Newly-qualified teachers will be among the worst hit by plans to introduce variable university tuition fees, according to teaching unions, opposition MPs and Labour rebels.
They claim that moves to let universities charge up to pound;3,000 a year for their courses will reduce the supply of teachers and cause long-term financial hardship for those who enter the profession.

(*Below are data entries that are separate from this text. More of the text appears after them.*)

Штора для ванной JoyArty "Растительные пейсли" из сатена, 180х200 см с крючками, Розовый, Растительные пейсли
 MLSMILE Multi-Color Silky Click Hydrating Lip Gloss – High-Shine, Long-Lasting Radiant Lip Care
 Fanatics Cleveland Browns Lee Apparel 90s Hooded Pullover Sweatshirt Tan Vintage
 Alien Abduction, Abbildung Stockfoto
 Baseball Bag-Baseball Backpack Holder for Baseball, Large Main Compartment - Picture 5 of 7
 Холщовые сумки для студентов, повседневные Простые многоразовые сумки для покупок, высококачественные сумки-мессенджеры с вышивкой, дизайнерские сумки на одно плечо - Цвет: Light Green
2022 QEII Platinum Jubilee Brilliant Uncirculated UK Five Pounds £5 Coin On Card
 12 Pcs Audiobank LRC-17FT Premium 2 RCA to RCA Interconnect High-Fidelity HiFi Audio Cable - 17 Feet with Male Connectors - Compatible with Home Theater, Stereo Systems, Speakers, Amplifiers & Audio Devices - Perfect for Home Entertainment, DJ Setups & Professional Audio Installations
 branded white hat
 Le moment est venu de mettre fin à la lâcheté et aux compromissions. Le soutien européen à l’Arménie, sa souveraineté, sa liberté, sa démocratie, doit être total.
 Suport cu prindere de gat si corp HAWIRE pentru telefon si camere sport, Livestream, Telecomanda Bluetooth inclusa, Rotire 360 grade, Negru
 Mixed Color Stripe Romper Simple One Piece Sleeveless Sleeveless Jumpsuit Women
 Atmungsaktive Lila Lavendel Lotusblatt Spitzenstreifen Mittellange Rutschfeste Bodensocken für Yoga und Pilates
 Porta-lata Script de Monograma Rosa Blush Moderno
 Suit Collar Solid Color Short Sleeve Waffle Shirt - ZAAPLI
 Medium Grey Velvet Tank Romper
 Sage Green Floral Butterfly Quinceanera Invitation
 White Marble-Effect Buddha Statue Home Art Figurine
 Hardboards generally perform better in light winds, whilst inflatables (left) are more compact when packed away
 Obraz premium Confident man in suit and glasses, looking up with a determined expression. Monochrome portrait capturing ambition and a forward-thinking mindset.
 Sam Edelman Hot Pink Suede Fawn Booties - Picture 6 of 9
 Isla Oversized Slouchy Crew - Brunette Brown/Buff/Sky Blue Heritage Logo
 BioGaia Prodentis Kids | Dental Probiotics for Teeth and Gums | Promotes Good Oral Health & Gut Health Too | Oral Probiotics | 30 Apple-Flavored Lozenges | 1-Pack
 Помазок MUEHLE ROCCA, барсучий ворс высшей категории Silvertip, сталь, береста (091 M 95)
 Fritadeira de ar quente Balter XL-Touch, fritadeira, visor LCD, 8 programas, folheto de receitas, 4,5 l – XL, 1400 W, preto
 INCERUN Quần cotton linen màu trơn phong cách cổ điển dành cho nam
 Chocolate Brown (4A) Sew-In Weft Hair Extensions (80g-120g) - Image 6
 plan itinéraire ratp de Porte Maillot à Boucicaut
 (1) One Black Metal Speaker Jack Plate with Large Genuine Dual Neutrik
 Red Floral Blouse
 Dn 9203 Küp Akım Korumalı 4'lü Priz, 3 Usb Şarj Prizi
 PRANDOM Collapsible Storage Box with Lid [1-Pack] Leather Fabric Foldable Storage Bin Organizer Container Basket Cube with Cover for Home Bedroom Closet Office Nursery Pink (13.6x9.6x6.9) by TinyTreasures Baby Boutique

Eric Illsley, MP for Barnsley, is one of more than 150 Labour MPs who signed an early day motion calling for a rethink of "top-up" fees. He said that fee repayments would be an immediate burden on new teachers because they tended to start on salaries of around pound;17,000. He added that the fees might deter young people from considering teaching jobs.
Phil Willis, Liberal Democrat education spokesman, said the fees were a "nightmare scenario" which would reduce the quality of new teachers because students would opt for cheaper courses.
He added that children of teachers are unlikely to qualify for grants or bursaries.
Earlier this week, Charles Clarke, the Education Secretary, defended the fee proposals before the education select committee.
Liberal Democrat MP Paul Holmes said it was unfair that an English teacher earning pound;25,000 a year should repay the same as graduates on higher incomes.
Mr Clarke replied that his proposals were "perfectly reasonable". He said raising standards at school was key to widening university access - more important than plans for an admissions regulator.